KANSAS CITY, Mo. — Kansas City is forced to play a waiting game for new development, including the future of a possible downtown stadium for the Kansas City Royals.
That’s what Kansas City Manager Brian Platt said Thursday. He told FOX4 he’s not hearing directly from Royals ownership about the proposed ballpark development.
“A development deal like this, it could be a billion dollars,” Platt said.
Platt said he and his staff are doing everything they can to keep the process going, as interest grows in the potential of moving the Royals downtown and away from Kauffman Stadium.
On Thursday, Platt said he’s disappointed that the Royals haven’t communicated their vision or needs, or even which of many proposed locations they’d prefer.
“The biggest frustration that we’re feeling is that we haven’t been given a lot of information from the Royals directly. No one really knows what the plan is. No one knows what their intentions are,” Platt said.
To speed the effort, Platt hopes to hire Doug Bach, former Wyandotte County administrator, to work as a consultant or liaison between the baseball club and the city. Platt believes Bach’s experience in helping build Children’s Mercy Park, home of Sporting Kansas City, makes him a valuable ally.
City councilmembers complained they learned of the intent to hire Bach via a late night email. Platt explained there was no intent to deceive, and he tends to work late hours. Hence, the overnight email.
However, while the city waits, according to Platt, other projects are on hold.
“We have large areas that have not been developed while we’re waiting to hear about a stadium,” Platt added.
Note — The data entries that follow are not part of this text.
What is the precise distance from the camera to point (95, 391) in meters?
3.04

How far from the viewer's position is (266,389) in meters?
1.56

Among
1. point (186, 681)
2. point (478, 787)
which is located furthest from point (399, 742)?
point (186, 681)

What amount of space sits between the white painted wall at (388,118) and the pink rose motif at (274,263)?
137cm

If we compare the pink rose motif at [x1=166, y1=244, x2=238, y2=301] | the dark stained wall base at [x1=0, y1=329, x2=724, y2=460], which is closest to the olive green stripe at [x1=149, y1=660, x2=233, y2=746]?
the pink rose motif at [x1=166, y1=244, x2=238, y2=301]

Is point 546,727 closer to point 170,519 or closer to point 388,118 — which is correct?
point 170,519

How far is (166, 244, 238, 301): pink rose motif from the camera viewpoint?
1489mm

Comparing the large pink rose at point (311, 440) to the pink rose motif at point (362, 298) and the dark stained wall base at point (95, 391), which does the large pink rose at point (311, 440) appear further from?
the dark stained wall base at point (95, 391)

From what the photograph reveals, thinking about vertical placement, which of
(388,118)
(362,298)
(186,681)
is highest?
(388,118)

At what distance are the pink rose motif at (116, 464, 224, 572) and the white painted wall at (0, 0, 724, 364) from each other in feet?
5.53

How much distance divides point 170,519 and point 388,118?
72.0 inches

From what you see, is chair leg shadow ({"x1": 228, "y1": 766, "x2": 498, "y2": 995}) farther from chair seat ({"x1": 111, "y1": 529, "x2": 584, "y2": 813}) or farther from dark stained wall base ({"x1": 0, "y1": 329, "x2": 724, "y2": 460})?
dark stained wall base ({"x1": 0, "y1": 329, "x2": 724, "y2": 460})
FOX4 contacted the Royals about Platt’s disappointments, and Royals Chief Operating Officer Brooks Sherman released the following statement:
“We indicated early on that we would be undertaking a diligent, deliberate and transparent process, and we are doing so. We have had multiple updates with Mayor Lucas and Jackson County Executive Frank White and will continue to do so going forward. As promised, transparency will continue to be our guidepost.”
Tony Tocco, longtime Rockhurst University business professor at the Helzberg School of Management, points to St. Louis’ downtown Ballpark Village, which has been a successful moneymaker for that city, as the potential Kansas City could see by moving the Royals downtown.
“Think about what that will do. Hotels will open up. Restaurants will open up and all the byproducts will benefit from it. Everything will benefit from that situation,” Tocco said.
Tocco also pointed out the reciprocal effect that moving the Royals downtown might have, and that the city’s east end would likely suffer from losing the team.
As for the Royals ownership group, Platt said there’s no deadline for their input yet, but he hopes to keep this ball moving soon.